PERCIVAL DE SOUZA
É isso aí, companheiro
Não quero ser devorado pela esfinge do Planalto por não saber decifrar os enigmas da política brasileira. Proponho, então, que se pense assim: quem gasta o que não pode numa viagem, devolve o dinheiro de preferência por cheque pessoal e pronto. Se o caso for de nepotismo, pede demissão, proclamando que ética e responsabilidade sempre foram suas marcas pessoais. Por fim, considere que proceder assim é exemplar e dignificante. Agora, se for outro que agir desse mesmo modo, critique áspera e impiedosamente. Ou seja: a regra vale só para você e sua turma. Para os amigos, tudo. Para os inimigos, a lei.

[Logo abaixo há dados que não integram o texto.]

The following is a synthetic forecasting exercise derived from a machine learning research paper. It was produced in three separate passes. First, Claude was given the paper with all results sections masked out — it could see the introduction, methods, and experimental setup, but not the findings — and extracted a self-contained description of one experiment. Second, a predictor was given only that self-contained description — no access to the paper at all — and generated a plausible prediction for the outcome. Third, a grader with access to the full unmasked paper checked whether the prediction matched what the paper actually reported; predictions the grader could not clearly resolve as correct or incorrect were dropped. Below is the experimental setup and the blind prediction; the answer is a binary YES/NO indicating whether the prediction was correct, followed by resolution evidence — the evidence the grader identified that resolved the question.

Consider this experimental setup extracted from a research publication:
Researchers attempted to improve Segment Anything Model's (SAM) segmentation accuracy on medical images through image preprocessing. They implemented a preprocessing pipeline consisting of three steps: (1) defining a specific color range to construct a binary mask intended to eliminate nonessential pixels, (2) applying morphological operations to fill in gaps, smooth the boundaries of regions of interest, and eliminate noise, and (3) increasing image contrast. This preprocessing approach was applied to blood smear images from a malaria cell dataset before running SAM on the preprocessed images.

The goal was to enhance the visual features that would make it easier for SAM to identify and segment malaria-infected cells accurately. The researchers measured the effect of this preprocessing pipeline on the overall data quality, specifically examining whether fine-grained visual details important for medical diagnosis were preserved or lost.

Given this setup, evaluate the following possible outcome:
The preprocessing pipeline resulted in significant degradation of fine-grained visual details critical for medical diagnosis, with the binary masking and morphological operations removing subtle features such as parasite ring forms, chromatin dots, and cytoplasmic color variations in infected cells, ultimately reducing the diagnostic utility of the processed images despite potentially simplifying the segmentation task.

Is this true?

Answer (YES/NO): NO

São divagações após a saída de Luiz Eduardo Soares da Secretaria Nacional de Segurança Publica. Disse ele, em sua carta de despedida, que pedia exoneração com ''angústia e convicção'' porque ''a sordidez das manipulações políticas poderia macular nomes honrados e atingir a dignidade do próprio governo''. O ministro da Justiça não lhe deixou opção, depois de vir à tona que Soares havia contratado a mulher e a ex-mulher para trabalhar com ele na Secretaria da qual era titular. Ambas assinaram um documento afirmando que não tinham qualquer tipo de relação pessoal com Soares. Uma delas chegou a representá-lo em encontros oficiais.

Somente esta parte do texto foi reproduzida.